Hi - I'm a dagster super noob - Just ran through t...
# ask-community
l
Hi - I'm a dagster super noob - Just ran through the tutorial project and have data writing to duckdb -- what's the recommended way to query local duckdb data? I want to verify (per the tutorial) that data exists:
Copy code
To validate that this worked, materialize your entire asset graph. The I/O manager should store the DataFrame in a table called analytics.hackernews.topstories and continue to store the IDs and most frequent words in a directory called data
from the tutorial https://docs.dagster.io/tutorial/saving-your-data at step
Choosing an I/O manager for each asset#
Can I look at the contents of
analytics.hackernews.topstories
from the UI? Do I need to install the duckdb client? If using the duckdb client, where is the local db saved by default? Also - what's the advantage of using local duckdb vs parquet? Just that you can query the data via SQL?
🤖 1
t
Hi! You should already have the duckdb python package installed, so you can open up a Python REPL, connect to the database yourself, and query it from here, ex.
import duckdb
conn = duckdb.connect(database="databasefilename.duckdb")

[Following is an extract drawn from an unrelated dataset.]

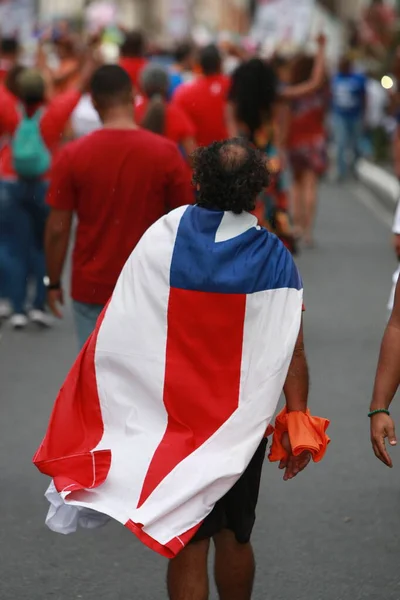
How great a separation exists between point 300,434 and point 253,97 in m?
4.67

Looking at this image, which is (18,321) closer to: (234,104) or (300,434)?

conn.execute("select count(*) from table").fetchall()
💯 1
l
How do I find the value for this:
databasefilename.duckdb
?
Copy code
>>> import duckdb
>>> conn = duckdb.connect(database="analytics.hackernews.duckdb")

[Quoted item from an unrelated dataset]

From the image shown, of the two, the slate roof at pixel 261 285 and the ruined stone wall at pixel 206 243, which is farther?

>>> conn.execute("SELECT COUNT(*) FROM topstories")
Traceback (most recent call last):
  File "<stdin>", line 1, in <module>
duckdb.CatalogException: Catalog Error: Table with name topstories does not exist!
Did you mean "pg_views"?
LINE 1: SELECT COUNT(*) FROM topstories
                             ^
>>> conn.execute("SELECT COUNT(*) FROM analytics.hackernews.topstories")
Traceback (most recent call last):
  File "<stdin>", line 1, in <module>
duckdb.CatalogException: Catalog Error: Table with name topstories does not exist!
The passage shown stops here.